──────── Recorded information

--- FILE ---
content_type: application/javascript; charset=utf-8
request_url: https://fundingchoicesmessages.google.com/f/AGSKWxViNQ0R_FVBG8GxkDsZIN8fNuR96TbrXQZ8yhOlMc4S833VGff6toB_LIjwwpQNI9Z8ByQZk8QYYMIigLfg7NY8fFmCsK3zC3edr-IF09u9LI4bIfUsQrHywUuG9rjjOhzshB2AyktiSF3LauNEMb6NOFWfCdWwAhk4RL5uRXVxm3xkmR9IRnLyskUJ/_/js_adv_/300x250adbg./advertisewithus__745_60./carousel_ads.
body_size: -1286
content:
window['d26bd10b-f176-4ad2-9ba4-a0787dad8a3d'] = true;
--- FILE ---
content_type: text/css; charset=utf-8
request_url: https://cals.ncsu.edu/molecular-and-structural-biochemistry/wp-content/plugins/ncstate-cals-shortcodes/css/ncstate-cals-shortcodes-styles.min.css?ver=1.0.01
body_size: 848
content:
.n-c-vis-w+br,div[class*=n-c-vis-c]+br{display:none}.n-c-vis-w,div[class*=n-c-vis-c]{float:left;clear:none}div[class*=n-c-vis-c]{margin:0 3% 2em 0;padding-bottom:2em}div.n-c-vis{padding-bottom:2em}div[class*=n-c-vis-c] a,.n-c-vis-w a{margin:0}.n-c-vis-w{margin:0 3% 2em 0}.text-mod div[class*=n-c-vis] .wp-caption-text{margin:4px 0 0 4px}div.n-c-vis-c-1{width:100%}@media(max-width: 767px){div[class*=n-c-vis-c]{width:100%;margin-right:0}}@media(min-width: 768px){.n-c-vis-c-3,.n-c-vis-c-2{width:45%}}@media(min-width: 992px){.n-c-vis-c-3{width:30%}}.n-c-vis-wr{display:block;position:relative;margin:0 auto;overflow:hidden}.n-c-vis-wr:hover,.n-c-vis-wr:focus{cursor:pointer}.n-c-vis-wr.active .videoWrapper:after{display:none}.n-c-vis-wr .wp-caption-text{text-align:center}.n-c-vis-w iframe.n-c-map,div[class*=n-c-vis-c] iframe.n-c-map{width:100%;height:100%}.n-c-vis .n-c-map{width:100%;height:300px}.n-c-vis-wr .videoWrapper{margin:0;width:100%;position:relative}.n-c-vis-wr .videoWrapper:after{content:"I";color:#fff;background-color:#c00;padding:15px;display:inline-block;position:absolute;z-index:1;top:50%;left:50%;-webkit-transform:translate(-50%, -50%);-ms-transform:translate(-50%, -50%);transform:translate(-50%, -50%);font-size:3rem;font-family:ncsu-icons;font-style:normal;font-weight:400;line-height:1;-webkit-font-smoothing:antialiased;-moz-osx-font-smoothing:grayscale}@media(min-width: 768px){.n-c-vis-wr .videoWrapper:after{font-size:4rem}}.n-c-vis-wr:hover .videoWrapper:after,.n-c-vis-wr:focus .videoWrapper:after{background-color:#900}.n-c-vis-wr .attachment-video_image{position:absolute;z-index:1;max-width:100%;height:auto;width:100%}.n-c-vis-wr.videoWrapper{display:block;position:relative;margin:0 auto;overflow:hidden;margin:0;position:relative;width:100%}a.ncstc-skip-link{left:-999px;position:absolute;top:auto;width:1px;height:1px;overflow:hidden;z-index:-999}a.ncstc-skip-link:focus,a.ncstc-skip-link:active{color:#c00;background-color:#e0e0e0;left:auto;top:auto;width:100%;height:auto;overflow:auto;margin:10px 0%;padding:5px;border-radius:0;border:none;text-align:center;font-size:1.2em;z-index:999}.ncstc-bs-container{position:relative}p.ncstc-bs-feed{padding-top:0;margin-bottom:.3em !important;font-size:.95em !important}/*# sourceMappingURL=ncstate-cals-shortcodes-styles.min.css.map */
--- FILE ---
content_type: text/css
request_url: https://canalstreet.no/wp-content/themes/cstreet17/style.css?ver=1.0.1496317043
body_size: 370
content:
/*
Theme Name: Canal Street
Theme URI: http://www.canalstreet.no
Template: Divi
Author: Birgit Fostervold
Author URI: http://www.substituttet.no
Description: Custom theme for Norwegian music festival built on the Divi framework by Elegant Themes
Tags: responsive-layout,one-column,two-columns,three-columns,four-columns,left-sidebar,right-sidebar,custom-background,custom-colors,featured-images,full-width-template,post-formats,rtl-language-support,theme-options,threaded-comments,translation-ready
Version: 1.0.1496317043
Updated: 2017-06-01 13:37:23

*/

────────────────

◆ **Assignment**: Output all of the records above exactly as they appear.

◆ **Output for this exercise**:
--- FILE ---
content_type: application/javascript; charset=utf-8
request_url: https://fundingchoicesmessages.google.com/f/AGSKWxViNQ0R_FVBG8GxkDsZIN8fNuR96TbrXQZ8yhOlMc4S833VGff6toB_LIjwwpQNI9Z8ByQZk8QYYMIigLfg7NY8fFmCsK3zC3edr-IF09u9LI4bIfUsQrHywUuG9rjjOhzshB2AyktiSF3LauNEMb6NOFWfCdWwAhk4RL5uRXVxm3xkmR9IRnLyskUJ/_/js_adv_/300x250adbg./advertisewithus__745_60./carousel_ads.
body_size: -1286
content:
window['d26bd10b-f176-4ad2-9ba4-a0787dad8a3d'] = true;
--- FILE ---
content_type: text/css; charset=utf-8
request_url: https://cals.ncsu.edu/molecular-and-structural-biochemistry/wp-content/plugins/ncstate-cals-shortcodes/css/ncstate-cals-shortcodes-styles.min.css?ver=1.0.01
body_size: 848
content:
.n-c-vis-w+br,div[class*=n-c-vis-c]+br{display:none}.n-c-vis-w,div[class*=n-c-vis-c]{float:left;clear:none}div[class*=n-c-vis-c]{margin:0 3% 2em 0;padding-bottom:2em}div.n-c-vis{padding-bottom:2em}div[class*=n-c-vis-c] a,.n-c-vis-w a{margin:0}.n-c-vis-w{margin:0 3% 2em 0}.text-mod div[class*=n-c-vis] .wp-caption-text{margin:4px 0 0 4px}div.n-c-vis-c-1{width:100%}@media(max-width: 767px){div[class*=n-c-vis-c]{width:100%;margin-right:0}}@media(min-width: 768px){.n-c-vis-c-3,.n-c-vis-c-2{width:45%}}@media(min-width: 992px){.n-c-vis-c-3{width:30%}}.n-c-vis-wr{display:block;position:relative;margin:0 auto;overflow:hidden}.n-c-vis-wr:hover,.n-c-vis-wr:focus{cursor:pointer}.n-c-vis-wr.active .videoWrapper:after{display:none}.n-c-vis-wr .wp-caption-text{text-align:center}.n-c-vis-w iframe.n-c-map,div[class*=n-c-vis-c] iframe.n-c-map{width:100%;height:100%}.n-c-vis .n-c-map{width:100%;height:300px}.n-c-vis-wr .videoWrapper{margin:0;width:100%;position:relative}.n-c-vis-wr .videoWrapper:after{content:"I";color:#fff;background-color:#c00;padding:15px;display:inline-block;position:absolute;z-index:1;top:50%;left:50%;-webkit-transform:translate(-50%, -50%);-ms-transform:translate(-50%, -50%);transform:translate(-50%, -50%);font-size:3rem;font-family:ncsu-icons;font-style:normal;font-weight:400;line-height:1;-webkit-font-smoothing:antialiased;-moz-osx-font-smoothing:grayscale}@media(min-width: 768px){.n-c-vis-wr .videoWrapper:after{font-size:4rem}}.n-c-vis-wr:hover .videoWrapper:after,.n-c-vis-wr:focus .videoWrapper:after{background-color:#900}.n-c-vis-wr .attachment-video_image{position:absolute;z-index:1;max-width:100%;height:auto;width:100%}.n-c-vis-wr.videoWrapper{display:block;position:relative;margin:0 auto;overflow:hidden;margin:0;position:relative;width:100%}a.ncstc-skip-link{left:-999px;position:absolute;top:auto;width:1px;height:1px;overflow:hidden;z-index:-999}a.ncstc-skip-link:focus,a.ncstc-skip-link:active{color:#c00;background-color:#e0e0e0;left:auto;top:auto;width:100%;height:auto;overflow:auto;margin:10px 0%;padding:5px;border-radius:0;border:none;text-align:center;font-size:1.2em;z-index:999}.ncstc-bs-container{position:relative}p.ncstc-bs-feed{padding-top:0;margin-bottom:.3em !important;font-size:.95em !important}/*# sourceMappingURL=ncstate-cals-shortcodes-styles.min.css.map */
--- FILE ---
content_type: text/css
request_url: https://canalstreet.no/wp-content/themes/cstreet17/style.css?ver=1.0.1496317043
body_size: 370
content:
/*
Theme Name: Canal Street
Theme URI: http://www.canalstreet.no
Template: Divi
Author: Birgit Fostervold
Author URI: http://www.substituttet.no
Description: Custom theme for Norwegian music festival built on the Divi framework by Elegant Themes
Tags: responsive-layout,one-column,two-columns,three-columns,four-columns,left-sidebar,right-sidebar,custom-background,custom-colors,featured-images,full-width-template,post-formats,rtl-language-support,theme-options,threaded-comments,translation-ready
Version: 1.0.1496317043
Updated: 2017-06-01 13:37:23

*/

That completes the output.